Depois de anos à deriva, o maior icebergue do mundo, A-23A, encalhou perto da Geórgia do Sul, espelhando icebergues que derreteram e se partiram nestas águas no passado. Ele passou décadas no sul do Mar de Weddell antes de se separar do manto de gelo e se mover lenta mas continuamente para o norte - eventualmente afundando em águas rasas. Os cientistas estão observando atentamente para ver se ele se rompe como os icebergs do passado ou consegue escapar das garras da ilha.
O iceberg antártico A-23A, o maior iceberg da Terra, parece ter encalhado perto da Geórgia do Sul. No início de março de 2025, as imagens de satélite mostravam pouco movimento do enorme iceberg de 3.460 quilómetros quadrados (1.240 milhas quadradas), que estava à deriva através do Mar da Escócia antes de chegar às águas da ilha.
A Geórgia do Sul é a maior das nove ilhas do Território Britânico Ultramarino da Geórgia do Sul e das Ilhas Sandwich do Sul. Embora não haja assentamento humano permanente aqui, os cientistas realizam pesquisas lá e os turistas visitam seus locais históricos. A área abriga um rico ecossistema que inclui focas, pinguins e minúsculo fitoplâncton. Também fica no "Iceberg Alley", uma rota comum para os icebergs da Antártida se deslocarem para o norte.
De acordo com Christopher Shuman, glaciologista aposentado da Universidade de Maryland, Baltimore, o movimento do A-23A desacelerou significativamente por volta de 25 de fevereiro de 2025. Schumann, que usou imagens de satélite para rastrear o caminho do iceberg, observou que o iceberg se libertou do fundo do mar no início de 2020, depois de ficar preso no sul do Mar de Weddell por décadas. Encontra-se agora a mais de 2.000 quilómetros (1.200 milhas) a norte da plataforma de gelo Filchner, na Antártida, onde se originou originalmente em 1986.
A imagem acima mostra a posição do iceberg em relação à ilha remota e sua plataforma de gelo subaquática em 4 de março de 2025. Sua localização é baseada em imagens adquiridas pelo MODIS (Espectrorradiômetro de Imagem de Resolução Moderada) no satélite Aqua da NASA (abaixo).
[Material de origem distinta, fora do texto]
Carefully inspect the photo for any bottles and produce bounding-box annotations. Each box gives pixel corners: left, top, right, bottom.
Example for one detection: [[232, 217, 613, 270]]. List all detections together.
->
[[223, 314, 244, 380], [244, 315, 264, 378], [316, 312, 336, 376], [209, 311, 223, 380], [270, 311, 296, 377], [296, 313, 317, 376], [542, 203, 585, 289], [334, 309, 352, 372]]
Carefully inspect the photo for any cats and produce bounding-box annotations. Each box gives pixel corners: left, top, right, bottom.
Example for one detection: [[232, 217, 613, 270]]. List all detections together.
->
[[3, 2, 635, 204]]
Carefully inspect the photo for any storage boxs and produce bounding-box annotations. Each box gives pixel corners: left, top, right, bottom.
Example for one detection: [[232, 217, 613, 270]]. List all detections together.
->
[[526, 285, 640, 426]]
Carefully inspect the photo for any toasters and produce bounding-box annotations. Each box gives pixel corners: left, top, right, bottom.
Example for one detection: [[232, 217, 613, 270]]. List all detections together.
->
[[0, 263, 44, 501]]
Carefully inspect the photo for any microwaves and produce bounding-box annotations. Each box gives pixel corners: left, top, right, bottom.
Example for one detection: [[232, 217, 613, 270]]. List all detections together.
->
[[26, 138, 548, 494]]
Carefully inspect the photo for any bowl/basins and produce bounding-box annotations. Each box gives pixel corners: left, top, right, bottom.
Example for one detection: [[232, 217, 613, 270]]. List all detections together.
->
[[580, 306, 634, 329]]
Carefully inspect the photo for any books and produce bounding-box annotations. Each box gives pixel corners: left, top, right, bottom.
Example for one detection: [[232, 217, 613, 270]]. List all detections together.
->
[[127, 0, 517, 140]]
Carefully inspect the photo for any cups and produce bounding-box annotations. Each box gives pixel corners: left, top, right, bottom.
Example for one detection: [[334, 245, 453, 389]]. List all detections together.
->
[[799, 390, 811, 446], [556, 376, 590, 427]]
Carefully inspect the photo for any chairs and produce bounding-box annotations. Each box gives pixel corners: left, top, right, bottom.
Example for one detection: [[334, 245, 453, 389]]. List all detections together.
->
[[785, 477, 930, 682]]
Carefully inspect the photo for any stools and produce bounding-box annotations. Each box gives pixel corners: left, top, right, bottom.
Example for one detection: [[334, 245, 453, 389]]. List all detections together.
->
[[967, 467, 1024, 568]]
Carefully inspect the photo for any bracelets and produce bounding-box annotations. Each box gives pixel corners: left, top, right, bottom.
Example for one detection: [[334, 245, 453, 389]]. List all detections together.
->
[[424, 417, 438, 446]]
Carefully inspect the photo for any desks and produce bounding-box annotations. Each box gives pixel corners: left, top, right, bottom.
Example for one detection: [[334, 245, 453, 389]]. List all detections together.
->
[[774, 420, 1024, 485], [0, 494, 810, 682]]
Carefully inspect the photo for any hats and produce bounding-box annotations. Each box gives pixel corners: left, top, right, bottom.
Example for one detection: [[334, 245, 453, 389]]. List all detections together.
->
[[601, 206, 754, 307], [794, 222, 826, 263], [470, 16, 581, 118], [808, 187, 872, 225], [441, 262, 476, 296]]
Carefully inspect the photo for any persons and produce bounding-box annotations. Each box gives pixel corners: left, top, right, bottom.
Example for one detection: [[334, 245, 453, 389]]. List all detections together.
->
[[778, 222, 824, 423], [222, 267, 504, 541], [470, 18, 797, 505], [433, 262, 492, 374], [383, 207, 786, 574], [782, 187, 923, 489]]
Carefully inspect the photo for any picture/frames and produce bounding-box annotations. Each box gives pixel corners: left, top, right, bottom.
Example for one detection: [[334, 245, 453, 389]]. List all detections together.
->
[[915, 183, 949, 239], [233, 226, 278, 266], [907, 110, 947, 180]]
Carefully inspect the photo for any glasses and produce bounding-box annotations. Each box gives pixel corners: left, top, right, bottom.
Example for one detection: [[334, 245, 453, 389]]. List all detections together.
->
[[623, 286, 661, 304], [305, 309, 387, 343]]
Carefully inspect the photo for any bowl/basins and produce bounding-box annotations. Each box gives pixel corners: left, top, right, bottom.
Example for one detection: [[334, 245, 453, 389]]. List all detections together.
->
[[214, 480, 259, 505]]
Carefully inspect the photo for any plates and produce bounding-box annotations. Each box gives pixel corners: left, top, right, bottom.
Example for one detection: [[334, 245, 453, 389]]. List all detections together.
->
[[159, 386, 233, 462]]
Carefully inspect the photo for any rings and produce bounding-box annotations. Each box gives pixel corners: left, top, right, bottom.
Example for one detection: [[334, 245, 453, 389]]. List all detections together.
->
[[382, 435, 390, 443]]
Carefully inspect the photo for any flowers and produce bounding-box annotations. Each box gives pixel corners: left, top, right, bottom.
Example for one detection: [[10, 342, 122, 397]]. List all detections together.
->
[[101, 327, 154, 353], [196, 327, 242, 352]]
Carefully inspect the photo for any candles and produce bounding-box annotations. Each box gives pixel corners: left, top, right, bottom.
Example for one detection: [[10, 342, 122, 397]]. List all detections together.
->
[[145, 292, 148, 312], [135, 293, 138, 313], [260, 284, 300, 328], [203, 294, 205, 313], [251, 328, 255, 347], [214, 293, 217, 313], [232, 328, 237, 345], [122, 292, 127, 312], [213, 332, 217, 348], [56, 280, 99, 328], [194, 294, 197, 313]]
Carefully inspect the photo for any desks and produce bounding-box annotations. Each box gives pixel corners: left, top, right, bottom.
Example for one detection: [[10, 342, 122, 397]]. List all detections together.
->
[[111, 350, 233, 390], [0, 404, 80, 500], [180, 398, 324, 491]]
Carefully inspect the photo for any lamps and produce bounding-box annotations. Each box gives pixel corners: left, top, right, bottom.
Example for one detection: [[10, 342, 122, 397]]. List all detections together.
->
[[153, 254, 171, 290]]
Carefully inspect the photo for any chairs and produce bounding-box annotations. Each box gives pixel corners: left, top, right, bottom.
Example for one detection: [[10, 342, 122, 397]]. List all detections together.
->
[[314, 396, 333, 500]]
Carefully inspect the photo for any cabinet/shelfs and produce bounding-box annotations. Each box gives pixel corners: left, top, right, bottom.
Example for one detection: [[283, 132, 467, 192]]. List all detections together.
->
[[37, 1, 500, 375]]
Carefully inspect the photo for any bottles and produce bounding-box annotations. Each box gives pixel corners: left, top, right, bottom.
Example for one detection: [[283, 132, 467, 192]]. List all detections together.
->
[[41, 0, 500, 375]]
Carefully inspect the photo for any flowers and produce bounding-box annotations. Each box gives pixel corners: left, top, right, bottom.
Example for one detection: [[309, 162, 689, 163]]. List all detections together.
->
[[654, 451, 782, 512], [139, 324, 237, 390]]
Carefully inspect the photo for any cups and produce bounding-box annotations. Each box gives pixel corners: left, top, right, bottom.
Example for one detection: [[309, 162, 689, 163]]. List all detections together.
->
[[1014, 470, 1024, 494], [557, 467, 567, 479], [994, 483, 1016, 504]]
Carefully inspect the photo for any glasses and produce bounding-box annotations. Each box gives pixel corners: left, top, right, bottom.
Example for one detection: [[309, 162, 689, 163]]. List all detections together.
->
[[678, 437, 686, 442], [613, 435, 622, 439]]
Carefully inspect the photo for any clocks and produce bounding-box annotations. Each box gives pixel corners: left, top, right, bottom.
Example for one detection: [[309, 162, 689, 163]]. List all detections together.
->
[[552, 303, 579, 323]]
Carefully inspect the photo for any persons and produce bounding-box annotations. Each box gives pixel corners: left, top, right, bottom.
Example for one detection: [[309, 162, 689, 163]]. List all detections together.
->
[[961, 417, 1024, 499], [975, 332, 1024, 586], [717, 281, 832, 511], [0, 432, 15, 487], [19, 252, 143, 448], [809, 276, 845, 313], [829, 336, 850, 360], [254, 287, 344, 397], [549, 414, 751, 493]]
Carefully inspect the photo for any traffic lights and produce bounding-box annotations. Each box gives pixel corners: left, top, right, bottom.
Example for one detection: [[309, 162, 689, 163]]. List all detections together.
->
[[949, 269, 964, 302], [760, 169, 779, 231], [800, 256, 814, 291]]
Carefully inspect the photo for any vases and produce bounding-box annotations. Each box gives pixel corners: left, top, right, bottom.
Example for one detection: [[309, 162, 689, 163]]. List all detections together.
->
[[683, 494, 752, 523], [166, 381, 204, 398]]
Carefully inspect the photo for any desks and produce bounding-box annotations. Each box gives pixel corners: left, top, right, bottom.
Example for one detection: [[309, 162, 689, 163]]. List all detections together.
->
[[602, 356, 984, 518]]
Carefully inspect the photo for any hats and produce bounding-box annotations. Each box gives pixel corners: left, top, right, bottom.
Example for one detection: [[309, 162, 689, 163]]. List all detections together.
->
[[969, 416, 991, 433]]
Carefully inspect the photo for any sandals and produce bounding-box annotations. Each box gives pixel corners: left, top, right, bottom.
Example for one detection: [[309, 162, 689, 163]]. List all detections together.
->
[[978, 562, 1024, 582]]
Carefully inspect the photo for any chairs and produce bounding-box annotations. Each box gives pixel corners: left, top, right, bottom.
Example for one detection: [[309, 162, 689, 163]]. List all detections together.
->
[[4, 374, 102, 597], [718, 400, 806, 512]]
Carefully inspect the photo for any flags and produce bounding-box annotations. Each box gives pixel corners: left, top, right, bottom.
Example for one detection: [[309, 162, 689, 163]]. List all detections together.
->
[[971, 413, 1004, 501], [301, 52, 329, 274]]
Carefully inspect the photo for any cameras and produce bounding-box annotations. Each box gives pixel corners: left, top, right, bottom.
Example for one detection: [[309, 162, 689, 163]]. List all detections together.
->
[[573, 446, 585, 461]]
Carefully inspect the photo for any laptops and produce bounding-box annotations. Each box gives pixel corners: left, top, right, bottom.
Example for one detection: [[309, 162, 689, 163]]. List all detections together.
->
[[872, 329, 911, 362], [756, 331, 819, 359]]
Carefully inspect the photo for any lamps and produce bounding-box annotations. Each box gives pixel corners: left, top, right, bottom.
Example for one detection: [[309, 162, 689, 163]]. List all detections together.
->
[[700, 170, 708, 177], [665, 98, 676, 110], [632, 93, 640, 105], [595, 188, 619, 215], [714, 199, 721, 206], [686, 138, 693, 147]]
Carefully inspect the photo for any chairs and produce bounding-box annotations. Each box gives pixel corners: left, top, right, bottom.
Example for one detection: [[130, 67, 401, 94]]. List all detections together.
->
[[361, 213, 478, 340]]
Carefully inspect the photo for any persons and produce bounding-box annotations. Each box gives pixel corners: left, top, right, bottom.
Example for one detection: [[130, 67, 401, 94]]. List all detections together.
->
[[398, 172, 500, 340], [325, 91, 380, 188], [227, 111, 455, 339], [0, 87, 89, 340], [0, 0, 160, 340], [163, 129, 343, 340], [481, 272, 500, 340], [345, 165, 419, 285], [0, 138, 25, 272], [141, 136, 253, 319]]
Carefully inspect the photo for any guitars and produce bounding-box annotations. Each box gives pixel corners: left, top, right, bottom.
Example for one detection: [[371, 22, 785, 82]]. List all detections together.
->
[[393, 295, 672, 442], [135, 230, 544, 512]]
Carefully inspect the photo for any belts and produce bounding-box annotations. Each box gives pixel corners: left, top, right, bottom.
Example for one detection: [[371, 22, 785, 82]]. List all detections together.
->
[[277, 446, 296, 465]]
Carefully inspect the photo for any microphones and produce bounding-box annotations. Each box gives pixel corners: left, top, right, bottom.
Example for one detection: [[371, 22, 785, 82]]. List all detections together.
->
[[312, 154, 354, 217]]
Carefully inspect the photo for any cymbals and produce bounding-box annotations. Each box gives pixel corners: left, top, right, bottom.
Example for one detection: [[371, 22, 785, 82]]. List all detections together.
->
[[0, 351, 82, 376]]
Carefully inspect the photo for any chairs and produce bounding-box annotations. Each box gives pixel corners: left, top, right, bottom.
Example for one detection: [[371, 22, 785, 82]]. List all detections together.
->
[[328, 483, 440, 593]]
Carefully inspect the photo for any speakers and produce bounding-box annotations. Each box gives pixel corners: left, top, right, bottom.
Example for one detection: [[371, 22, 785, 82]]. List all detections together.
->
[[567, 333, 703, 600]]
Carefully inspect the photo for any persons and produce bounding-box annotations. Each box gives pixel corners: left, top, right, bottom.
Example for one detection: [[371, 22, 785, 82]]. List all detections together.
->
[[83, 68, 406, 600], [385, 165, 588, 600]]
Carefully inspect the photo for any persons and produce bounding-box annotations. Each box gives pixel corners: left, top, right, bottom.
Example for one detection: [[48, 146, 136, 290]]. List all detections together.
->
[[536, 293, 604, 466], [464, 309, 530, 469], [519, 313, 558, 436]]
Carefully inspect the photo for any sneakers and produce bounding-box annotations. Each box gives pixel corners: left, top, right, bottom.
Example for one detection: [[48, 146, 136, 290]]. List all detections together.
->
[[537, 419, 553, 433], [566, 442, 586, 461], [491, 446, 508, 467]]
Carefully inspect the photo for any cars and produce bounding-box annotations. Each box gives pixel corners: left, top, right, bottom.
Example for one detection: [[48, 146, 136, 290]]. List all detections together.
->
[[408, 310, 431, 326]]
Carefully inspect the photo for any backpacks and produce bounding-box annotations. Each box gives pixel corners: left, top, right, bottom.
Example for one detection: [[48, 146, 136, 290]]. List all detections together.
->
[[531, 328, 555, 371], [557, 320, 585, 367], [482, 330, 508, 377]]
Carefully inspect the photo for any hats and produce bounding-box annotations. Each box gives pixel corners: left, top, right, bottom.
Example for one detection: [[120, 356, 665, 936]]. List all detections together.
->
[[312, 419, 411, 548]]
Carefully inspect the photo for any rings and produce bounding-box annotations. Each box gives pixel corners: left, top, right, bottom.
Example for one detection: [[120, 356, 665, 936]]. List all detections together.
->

Josh Willis, oceanógrafo do Laboratório de Propulsão a Jato da NASA, concorda que as correntes oceânicas parecem ter trazido o A-23A para as áreas rasas da plataforma continental onde alguns dos famosos icebergs já se encontraram antes. O último grande iceberg a se aproximar da Geórgia do Sul foi o A-68A, um gigante de um trilhão de toneladas que encontrou a plataforma continental rasa da ilha em dezembro de 2020. O iceberg logo se dividiu em dois blocos principais, continuou a fraturar e acabou se desintegrando no norte do Mar da Escócia, ao redor da Geórgia do Sul.
Mais tarde, os cientistas descobriram que durante os três meses em que o A-68A permaneceu perto da ilha, o derretimento do gelo no fundo adicionou 152 mil milhões de toneladas métricas de água doce ao oceano. A água do degelo do iceberg pode afetar o ambiente marinho local. Também adiciona nutrientes à água e promove a produção biológica.
Atualmente, muitos pedaços de gelo se romperam nas bordas do A-23A. Embora estes fragmentos pareçam pequenos na imagem acima e não sejam suficientemente grandes para serem nomeados pelo Centro Nacional de Gelo, ainda podem afectar a flora e a fauna ao longo da costa da ilha.
Resta saber o que acontecerá com o restante do corpo principal do iceberg. Quando os icebergues chegam a este extremo norte, acabam por sucumbir às águas mais quentes, aos ventos e às correntes, tornando esta extensão de mar um desafio para todos os marinheiros.
"Acho que a grande questão agora é se as fortes correntes oceânicas irão prendê-lo lá à medida que derreter e se quebrar, ou se girará em torno da parte sul da ilha como fizeram os icebergs anteriores", disse Willis. "O tempo dirá."
A imagem do Observatório da Terra da NASA foi tirada por Liang Wanmei, usando dados MODIS do EOSDISLANCE e GIBS/Worldview da NASA, a Carta Batimétrica Geral dos Oceanos (GEBCO) do British Ocean Data Center, e dados de batimetria oceânica e dados de elevação digital do British Antarctic Survey.